Another consideration is the carbon impact. We’ve all been looking into eco-effects of advertising to be as transparent as we can. As an industry, we’re working towards a net-zero ambition, making positive steps to create a single source of truth via the GMSF. Will ChatGPT ads cast a cloud over these efforts? 

All of these questions will be answered in due course while we acclimatise to this new advertising landscape, but marketing leaders should be thinking about it now. 

Driving short and long-term benefits 

In the short-term, ads on ChatGPT offer an opportunity for clients to offset lost search traffic. In the long-term, if ads are managed in the right way, they could add value to both advertiser and user, through serving helpful ads in contextually relevant, transparent, privacy safe and high attention environments. Just as ideal advertising should be.   
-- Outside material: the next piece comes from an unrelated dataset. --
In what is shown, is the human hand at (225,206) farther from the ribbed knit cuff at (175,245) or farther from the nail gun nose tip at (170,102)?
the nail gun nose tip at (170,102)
We hope that even when advertising revenue starts to flow, OpenAI can stay consumer first rather than  being driven too much by advertiser demands. Their priority should be to keep users on the site to stay ahead of the competition but if user numbers don’t grow to rate required to fund future growth and service debts the pressure to increase advertising ad revenue will be very hard to ignore in favour of user experience. 

Advertising has a new frontier in ChatGPT ads, but making the wrong move could be the difference between turning the ecosystem into a blooming utopia or an ad filled wasteland.